Saved data entries:

>>>

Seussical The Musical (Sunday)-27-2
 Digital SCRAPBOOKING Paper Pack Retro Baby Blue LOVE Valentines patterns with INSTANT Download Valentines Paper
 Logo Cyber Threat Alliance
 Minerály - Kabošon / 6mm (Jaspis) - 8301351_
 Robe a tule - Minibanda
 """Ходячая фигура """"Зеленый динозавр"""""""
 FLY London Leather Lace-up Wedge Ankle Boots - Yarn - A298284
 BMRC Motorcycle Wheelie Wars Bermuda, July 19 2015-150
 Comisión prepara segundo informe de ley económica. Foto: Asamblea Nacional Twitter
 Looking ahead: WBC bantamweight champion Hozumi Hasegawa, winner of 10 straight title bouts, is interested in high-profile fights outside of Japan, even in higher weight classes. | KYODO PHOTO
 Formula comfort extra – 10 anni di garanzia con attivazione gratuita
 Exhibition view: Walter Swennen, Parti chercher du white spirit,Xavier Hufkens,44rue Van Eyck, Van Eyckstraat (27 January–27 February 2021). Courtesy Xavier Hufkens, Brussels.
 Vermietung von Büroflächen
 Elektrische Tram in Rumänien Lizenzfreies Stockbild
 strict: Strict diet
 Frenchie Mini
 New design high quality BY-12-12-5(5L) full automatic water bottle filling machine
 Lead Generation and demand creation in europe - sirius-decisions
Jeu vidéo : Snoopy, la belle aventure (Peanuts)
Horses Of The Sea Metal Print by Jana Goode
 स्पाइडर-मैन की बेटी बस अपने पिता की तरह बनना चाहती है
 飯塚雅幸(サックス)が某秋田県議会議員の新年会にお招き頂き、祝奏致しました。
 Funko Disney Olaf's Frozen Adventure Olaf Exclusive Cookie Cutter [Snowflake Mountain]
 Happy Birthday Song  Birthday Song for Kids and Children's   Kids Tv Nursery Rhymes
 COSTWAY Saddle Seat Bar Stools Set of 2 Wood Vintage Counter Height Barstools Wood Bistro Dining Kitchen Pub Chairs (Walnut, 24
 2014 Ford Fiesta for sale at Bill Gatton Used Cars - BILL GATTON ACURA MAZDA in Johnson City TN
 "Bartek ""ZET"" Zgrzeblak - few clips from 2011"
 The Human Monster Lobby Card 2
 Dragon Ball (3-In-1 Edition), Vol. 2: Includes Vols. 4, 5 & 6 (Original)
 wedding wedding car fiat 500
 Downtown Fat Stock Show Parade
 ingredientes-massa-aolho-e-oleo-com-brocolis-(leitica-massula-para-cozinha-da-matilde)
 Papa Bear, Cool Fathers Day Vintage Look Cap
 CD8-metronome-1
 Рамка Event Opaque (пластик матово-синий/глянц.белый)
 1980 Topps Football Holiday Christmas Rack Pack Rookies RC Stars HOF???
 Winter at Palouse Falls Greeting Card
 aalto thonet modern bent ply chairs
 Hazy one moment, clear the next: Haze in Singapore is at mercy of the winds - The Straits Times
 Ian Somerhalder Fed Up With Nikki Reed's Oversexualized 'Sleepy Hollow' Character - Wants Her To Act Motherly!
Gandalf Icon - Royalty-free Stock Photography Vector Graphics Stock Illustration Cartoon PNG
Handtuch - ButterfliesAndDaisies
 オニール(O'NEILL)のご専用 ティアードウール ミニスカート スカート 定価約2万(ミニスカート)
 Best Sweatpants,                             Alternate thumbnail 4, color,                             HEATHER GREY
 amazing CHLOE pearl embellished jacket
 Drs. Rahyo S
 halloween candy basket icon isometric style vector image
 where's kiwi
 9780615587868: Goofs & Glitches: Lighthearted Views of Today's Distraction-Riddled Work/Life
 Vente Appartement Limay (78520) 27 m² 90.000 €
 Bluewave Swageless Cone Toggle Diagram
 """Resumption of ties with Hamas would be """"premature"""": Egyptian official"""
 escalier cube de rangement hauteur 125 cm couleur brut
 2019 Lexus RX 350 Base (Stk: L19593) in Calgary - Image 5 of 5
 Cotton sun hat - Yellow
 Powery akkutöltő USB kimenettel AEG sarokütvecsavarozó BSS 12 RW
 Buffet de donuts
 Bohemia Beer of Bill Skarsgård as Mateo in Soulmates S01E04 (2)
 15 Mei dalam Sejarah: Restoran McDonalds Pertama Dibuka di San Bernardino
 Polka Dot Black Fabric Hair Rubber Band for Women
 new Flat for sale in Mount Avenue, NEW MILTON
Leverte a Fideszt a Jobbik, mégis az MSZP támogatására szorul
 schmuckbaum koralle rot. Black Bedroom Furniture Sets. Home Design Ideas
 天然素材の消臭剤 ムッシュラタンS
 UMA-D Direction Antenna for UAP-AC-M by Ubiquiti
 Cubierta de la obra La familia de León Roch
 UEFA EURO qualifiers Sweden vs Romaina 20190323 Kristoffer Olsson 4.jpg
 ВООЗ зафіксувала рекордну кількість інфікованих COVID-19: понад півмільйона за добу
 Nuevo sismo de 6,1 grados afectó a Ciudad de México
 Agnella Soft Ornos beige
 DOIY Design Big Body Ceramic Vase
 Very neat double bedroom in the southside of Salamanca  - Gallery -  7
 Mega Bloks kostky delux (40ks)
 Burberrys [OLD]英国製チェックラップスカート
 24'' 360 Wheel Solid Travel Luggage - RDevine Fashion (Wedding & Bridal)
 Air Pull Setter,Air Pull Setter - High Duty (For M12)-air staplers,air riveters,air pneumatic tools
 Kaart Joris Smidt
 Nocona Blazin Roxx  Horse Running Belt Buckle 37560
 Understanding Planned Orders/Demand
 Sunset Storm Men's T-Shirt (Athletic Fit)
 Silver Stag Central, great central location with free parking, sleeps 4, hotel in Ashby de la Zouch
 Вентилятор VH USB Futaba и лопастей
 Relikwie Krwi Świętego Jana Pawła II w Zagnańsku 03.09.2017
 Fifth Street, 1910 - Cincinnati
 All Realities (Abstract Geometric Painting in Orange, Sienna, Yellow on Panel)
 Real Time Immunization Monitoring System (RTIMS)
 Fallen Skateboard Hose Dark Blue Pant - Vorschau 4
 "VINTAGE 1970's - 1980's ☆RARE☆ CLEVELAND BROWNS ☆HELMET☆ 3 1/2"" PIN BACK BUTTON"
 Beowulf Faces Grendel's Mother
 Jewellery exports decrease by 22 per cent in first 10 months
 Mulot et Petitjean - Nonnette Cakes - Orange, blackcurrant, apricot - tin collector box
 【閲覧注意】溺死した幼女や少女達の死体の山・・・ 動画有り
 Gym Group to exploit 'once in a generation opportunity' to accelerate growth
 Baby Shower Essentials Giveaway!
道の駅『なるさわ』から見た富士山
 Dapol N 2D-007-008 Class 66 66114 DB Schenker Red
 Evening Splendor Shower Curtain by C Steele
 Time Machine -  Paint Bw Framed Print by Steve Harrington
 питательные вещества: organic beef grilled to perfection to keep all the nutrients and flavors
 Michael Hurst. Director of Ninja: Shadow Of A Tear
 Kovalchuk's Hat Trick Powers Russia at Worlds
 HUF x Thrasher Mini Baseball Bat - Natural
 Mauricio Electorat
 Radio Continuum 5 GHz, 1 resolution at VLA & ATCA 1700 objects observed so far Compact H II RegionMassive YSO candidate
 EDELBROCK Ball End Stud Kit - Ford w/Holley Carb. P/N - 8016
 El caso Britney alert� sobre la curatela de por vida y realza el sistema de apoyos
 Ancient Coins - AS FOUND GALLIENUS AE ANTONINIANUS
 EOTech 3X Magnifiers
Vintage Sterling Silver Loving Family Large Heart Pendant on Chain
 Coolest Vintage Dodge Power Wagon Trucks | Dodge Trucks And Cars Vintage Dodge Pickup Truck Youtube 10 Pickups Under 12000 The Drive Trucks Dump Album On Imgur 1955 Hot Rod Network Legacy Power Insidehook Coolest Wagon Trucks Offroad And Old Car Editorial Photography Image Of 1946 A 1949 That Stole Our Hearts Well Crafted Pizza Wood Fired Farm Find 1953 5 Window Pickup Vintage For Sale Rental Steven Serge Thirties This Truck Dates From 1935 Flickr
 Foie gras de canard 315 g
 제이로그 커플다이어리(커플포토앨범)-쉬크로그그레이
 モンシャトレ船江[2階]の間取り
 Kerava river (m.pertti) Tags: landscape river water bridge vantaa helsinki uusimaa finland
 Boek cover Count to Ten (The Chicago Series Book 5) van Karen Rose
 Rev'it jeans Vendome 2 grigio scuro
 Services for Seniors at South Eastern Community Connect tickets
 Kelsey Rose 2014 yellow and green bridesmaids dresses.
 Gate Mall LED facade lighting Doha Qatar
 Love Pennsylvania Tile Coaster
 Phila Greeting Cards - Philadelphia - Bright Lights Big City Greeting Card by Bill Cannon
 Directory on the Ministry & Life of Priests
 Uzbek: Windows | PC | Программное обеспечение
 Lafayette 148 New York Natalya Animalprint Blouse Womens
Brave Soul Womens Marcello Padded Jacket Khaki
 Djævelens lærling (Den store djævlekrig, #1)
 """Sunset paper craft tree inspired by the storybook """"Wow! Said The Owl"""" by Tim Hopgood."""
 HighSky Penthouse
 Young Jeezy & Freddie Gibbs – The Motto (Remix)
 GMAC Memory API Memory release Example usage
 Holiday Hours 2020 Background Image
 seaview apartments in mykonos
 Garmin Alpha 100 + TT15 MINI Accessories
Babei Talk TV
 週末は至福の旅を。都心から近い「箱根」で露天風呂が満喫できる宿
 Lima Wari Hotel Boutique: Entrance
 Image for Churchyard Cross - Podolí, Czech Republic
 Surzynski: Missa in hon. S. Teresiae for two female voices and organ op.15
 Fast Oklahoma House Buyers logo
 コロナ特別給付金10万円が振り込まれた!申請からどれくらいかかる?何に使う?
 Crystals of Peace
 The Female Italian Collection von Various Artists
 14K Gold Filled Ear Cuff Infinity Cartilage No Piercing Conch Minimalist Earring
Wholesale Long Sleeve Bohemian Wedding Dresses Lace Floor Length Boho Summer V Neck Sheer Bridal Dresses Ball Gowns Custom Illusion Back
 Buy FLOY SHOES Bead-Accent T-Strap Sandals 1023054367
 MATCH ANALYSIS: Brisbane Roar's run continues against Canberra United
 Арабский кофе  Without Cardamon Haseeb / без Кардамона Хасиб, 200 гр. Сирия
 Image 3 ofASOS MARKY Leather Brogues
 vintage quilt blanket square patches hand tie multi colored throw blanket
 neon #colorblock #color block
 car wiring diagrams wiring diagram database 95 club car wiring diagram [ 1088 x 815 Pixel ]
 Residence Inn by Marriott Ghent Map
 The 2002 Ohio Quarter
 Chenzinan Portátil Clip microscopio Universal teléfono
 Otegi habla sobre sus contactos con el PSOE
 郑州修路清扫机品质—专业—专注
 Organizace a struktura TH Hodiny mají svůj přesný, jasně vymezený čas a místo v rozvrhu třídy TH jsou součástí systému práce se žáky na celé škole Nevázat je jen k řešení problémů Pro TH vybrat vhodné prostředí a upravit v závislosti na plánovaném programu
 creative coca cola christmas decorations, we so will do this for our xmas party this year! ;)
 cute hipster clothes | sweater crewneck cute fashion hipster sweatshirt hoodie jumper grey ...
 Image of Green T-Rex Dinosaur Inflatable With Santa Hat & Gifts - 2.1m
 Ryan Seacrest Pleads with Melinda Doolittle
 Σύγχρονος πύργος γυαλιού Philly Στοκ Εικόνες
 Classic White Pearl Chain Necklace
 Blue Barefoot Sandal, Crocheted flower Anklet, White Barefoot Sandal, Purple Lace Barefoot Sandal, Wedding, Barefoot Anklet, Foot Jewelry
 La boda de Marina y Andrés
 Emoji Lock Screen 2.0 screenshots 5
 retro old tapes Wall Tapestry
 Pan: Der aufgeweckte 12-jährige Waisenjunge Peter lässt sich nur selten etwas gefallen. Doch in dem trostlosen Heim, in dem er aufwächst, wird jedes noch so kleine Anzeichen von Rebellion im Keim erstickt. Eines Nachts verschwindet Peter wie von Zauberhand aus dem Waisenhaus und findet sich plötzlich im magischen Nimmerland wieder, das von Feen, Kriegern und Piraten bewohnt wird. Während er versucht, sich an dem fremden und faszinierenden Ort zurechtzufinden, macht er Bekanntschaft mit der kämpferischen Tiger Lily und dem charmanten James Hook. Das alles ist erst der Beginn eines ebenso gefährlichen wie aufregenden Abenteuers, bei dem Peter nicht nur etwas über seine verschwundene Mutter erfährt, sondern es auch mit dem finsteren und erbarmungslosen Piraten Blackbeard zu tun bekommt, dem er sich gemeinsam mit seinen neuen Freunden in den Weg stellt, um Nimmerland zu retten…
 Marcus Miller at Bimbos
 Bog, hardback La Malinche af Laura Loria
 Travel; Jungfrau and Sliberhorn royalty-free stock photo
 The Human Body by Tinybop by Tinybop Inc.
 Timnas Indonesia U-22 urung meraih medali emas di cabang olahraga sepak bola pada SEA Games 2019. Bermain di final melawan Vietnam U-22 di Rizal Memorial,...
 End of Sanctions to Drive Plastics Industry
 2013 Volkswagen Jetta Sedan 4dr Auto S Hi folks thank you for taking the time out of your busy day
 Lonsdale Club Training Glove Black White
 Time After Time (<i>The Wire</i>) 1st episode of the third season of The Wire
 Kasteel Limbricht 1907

<<<

--- WORK ORDER ---
What you return must be an exact retyping of the lines above starting at the line with "9780615587868: Goofs &" and ending at the line with "Kaart Joris Smidt", and nothing besides.

--- RESULT OF THE TASK ---
 9780615587868: Goofs & Glitches: Lighthearted Views of Today's Distraction-Riddled Work/Life
 Vente Appartement Limay (78520) 27 m² 90.000 €
 Bluewave Swageless Cone Toggle Diagram
 """Resumption of ties with Hamas would be """"premature"""": Egyptian official"""
 escalier cube de rangement hauteur 125 cm couleur brut
 2019 Lexus RX 350 Base (Stk: L19593) in Calgary - Image 5 of 5
 Cotton sun hat - Yellow
 Powery akkutöltő USB kimenettel AEG sarokütvecsavarozó BSS 12 RW
 Buffet de donuts
 Bohemia Beer of Bill Skarsgård as Mateo in Soulmates S01E04 (2)
 15 Mei dalam Sejarah: Restoran McDonalds Pertama Dibuka di San Bernardino
 Polka Dot Black Fabric Hair Rubber Band for Women
 new Flat for sale in Mount Avenue, NEW MILTON
Leverte a Fideszt a Jobbik, mégis az MSZP támogatására szorul
 schmuckbaum koralle rot. Black Bedroom Furniture Sets. Home Design Ideas
 天然素材の消臭剤 ムッシュラタンS
 UMA-D Direction Antenna for UAP-AC-M by Ubiquiti
 Cubierta de la obra La familia de León Roch
 UEFA EURO qualifiers Sweden vs Romaina 20190323 Kristoffer Olsson 4.jpg
 ВООЗ зафіксувала рекордну кількість інфікованих COVID-19: понад півмільйона за добу
 Nuevo sismo de 6,1 grados afectó a Ciudad de México
 Agnella Soft Ornos beige
 DOIY Design Big Body Ceramic Vase
 Very neat double bedroom in the southside of Salamanca  - Gallery -  7
 Mega Bloks kostky delux (40ks)
 Burberrys [OLD]英国製チェックラップスカート
 24'' 360 Wheel Solid Travel Luggage - RDevine Fashion (Wedding & Bridal)
 Air Pull Setter,Air Pull Setter - High Duty (For M12)-air staplers,air riveters,air pneumatic tools
 Kaart Joris Smidt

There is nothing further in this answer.